In January, in an interview on an Arabic satellite station, Mr. Slim suggested that the hazardous chemicals that had blown up in the Beirut port had been brought to Lebanon for the Syrian government, with the complicity of Russia and Hezbollah.
“We have before us a war crime whose parties are Moscow, Beirut and Damascus,” Mr. Slim said, although there is no clear evidence that Hezbollah or any government played a direct role in bringing the chemicals to Beirut.
In a statement from its media office, Hezbollah condemned Mr. Slim’s killing and called on the Lebanese authorities “to work quickly to uncover the perpetrators and punish them.”
On Wednesday, Mr. Slim drove to southern Lebanon to visit a friend and never returned home. His relatives posted frantic messages on social media that he was not answering his cellphone.

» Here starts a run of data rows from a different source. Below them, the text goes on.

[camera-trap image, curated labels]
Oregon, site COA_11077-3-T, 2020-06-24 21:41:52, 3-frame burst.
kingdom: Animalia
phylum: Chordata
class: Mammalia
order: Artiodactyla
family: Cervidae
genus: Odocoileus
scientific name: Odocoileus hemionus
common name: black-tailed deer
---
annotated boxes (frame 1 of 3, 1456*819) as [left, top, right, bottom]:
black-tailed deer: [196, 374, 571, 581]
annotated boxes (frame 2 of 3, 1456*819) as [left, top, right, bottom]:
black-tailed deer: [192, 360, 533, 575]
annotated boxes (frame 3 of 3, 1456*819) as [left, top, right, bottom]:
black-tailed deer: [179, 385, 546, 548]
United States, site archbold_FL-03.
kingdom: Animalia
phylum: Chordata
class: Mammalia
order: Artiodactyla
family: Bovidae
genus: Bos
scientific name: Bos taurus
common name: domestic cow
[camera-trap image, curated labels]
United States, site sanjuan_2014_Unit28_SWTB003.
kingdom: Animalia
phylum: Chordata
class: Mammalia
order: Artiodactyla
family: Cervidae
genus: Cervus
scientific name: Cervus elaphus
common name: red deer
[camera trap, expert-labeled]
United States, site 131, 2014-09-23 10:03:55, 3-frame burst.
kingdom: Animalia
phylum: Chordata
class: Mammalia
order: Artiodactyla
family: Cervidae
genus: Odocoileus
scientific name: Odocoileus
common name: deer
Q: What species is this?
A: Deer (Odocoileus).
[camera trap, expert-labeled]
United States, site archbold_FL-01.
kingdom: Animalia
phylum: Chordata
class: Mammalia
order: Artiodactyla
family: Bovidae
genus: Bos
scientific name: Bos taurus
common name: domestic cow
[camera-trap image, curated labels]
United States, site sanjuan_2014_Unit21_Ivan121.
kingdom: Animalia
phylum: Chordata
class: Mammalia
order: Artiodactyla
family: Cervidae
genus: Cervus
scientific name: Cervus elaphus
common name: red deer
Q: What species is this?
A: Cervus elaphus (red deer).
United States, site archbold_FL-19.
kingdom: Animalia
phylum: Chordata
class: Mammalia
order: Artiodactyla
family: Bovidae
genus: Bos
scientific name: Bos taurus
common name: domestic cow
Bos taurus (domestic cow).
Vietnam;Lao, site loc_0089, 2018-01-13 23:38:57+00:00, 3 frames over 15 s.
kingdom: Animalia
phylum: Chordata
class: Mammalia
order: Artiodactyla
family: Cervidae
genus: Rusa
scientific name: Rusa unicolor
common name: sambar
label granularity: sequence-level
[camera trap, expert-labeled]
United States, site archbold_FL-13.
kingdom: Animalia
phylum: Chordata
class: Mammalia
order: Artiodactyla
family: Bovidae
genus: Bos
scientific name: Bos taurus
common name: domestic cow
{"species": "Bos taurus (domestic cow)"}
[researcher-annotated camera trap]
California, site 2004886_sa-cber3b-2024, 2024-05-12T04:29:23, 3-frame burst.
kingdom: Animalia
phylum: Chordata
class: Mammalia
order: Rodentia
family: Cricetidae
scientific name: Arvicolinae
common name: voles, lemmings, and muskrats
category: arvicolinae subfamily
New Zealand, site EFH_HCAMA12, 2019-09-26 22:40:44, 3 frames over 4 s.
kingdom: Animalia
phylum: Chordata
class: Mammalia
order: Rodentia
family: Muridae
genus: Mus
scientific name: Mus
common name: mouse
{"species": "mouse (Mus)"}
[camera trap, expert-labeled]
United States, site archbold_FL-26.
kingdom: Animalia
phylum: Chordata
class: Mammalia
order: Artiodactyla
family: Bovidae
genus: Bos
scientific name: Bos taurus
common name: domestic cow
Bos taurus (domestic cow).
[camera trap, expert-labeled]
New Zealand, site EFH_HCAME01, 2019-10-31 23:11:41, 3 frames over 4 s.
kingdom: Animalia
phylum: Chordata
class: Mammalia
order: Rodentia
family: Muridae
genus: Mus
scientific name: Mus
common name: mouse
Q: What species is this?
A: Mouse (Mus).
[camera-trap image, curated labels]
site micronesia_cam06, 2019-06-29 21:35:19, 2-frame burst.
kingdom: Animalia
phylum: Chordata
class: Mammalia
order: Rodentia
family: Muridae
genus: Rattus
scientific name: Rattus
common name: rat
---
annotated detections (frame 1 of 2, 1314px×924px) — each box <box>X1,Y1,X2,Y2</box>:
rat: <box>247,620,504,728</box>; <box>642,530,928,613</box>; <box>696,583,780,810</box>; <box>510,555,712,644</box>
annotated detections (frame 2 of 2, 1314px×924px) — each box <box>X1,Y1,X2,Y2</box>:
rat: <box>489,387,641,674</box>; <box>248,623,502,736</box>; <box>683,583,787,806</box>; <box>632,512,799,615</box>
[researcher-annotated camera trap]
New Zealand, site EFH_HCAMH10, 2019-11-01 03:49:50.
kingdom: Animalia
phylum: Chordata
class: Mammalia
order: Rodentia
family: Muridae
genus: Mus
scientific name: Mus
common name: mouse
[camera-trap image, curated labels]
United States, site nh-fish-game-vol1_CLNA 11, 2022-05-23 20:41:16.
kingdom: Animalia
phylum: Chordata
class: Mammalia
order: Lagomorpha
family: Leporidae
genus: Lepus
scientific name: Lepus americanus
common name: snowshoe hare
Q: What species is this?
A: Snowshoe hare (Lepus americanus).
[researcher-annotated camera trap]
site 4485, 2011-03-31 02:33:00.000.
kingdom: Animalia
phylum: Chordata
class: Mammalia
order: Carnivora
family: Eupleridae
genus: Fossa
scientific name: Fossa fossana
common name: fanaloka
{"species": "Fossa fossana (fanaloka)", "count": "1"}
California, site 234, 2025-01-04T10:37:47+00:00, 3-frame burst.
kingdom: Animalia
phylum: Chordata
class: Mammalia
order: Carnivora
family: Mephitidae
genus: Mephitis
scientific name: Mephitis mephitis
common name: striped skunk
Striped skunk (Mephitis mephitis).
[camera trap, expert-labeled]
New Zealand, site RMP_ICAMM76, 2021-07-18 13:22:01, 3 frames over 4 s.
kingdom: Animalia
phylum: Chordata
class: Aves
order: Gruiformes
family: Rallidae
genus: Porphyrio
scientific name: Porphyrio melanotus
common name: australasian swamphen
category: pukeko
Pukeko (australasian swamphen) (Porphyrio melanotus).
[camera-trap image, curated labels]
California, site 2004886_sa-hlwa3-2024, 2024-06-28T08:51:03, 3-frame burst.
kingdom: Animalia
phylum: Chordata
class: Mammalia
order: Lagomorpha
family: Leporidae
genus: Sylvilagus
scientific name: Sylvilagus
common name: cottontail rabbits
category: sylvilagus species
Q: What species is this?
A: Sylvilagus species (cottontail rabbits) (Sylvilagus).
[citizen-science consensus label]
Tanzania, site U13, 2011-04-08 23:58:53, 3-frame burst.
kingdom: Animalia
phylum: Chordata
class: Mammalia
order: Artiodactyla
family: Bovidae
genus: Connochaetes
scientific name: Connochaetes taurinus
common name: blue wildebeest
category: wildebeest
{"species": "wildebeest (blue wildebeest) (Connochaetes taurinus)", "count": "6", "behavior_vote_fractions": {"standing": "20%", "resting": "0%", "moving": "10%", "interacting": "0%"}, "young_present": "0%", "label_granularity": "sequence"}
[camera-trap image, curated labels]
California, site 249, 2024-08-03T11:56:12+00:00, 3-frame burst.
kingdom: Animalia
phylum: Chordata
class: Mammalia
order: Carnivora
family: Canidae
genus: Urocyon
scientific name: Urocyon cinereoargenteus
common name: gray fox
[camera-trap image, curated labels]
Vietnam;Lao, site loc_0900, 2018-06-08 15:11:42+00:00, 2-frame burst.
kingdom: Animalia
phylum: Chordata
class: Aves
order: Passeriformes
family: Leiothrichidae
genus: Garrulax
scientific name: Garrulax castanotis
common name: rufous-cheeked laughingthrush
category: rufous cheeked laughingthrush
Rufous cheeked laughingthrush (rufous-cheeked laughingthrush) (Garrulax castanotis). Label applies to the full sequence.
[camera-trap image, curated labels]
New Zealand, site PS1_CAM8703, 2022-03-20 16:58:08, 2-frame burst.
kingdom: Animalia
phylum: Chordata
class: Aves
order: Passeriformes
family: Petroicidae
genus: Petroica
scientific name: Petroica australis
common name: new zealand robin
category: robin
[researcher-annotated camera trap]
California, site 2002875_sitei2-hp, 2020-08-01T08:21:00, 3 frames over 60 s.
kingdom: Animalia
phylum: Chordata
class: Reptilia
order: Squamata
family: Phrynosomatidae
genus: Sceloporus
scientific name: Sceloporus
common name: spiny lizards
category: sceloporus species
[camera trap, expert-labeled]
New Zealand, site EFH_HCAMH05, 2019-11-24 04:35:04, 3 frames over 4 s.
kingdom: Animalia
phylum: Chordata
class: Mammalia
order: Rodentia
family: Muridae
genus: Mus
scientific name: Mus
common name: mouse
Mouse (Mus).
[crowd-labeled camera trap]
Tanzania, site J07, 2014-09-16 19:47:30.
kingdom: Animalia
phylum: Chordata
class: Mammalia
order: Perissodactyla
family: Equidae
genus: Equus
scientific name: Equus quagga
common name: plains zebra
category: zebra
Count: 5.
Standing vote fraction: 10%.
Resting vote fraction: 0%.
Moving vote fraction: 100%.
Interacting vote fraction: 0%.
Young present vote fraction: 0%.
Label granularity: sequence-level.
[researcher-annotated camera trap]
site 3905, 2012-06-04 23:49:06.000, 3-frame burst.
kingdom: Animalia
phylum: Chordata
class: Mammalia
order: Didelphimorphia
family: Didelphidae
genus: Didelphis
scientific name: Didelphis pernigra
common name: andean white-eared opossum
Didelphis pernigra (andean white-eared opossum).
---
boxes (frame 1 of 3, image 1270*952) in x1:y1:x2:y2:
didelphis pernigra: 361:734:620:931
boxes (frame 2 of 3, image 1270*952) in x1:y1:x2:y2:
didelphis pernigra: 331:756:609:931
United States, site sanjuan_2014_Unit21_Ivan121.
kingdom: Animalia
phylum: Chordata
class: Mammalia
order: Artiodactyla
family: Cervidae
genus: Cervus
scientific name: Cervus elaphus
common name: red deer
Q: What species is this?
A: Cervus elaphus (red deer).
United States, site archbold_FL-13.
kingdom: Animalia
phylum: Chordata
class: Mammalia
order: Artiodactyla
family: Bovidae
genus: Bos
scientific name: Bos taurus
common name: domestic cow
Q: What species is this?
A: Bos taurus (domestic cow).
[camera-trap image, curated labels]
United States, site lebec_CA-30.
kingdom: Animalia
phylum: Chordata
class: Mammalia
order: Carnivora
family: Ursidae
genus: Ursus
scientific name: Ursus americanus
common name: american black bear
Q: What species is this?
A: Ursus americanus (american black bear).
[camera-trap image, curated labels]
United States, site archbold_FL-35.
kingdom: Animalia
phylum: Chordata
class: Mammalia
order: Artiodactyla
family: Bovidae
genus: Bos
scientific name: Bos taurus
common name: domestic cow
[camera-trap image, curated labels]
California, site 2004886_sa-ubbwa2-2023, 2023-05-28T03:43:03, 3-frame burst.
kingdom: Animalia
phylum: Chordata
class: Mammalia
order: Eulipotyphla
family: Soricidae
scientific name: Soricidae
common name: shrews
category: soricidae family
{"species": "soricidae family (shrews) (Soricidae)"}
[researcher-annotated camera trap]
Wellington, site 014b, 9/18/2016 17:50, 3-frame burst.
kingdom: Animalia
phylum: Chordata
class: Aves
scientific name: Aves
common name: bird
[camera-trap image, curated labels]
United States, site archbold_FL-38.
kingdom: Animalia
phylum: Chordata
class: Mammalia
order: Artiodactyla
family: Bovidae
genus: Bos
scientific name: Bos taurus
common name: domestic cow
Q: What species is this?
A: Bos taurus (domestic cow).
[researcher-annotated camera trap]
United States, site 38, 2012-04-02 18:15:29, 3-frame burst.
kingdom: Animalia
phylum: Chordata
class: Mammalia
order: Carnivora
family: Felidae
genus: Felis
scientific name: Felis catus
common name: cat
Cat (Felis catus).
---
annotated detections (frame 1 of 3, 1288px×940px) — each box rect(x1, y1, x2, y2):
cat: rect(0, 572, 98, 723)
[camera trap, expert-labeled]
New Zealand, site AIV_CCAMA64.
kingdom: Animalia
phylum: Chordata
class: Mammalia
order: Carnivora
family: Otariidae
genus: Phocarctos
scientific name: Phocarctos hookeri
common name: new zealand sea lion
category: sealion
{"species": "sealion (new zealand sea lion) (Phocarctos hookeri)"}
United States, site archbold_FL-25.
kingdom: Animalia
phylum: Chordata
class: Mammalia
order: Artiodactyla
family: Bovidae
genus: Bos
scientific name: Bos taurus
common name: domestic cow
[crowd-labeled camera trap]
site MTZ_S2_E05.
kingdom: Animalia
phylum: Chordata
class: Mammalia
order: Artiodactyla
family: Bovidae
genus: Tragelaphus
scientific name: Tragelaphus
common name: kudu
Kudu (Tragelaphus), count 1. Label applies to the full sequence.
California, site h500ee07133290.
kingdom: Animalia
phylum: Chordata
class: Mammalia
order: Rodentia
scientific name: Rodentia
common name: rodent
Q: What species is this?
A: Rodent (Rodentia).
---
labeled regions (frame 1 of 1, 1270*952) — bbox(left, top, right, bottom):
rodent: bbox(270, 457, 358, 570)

The security forces found his body on Thursday in a car he had rented for the trip, on an isolated road near the southern village of Addoussieh. A coroner said he had been shot six times, including three times in the head.
Mr. al-Amine, Mr. Slim’s friend, said that Mr. Slim’s public positions and the area where his body was found made it likely that Hezbollah had killed him.
“Everyone knows that that area is completely controlled by Hezbollah,” he said.
Mr. Slim’s relatives worried that his would become the latest in Lebanon’s string of unsolved killings.
“I want an investigation and I want his killers to be punished,” said Ms. Borgmann, his wife, emphasizing that she wanted an international investigation because she did not trust the Lebanese authorities to find the truth.
Ms. Slim’s sister, Rasha al Ameer, said he had told her that if he was ever assassinated to consider it “a work accident.” She had been at a police station on Thursday morning to report him as missing when someone had called to give her the news.
Ms. al Ameer, like Ms. Borgmann, said she had little hope that the Lebanese authorities would identify the killers.
“Why should they waste their time going around in the same closed circle?” she said, seeing her brother in the long line of such killings in Lebanon.
“He was not the first, and he will not be the last,” she said.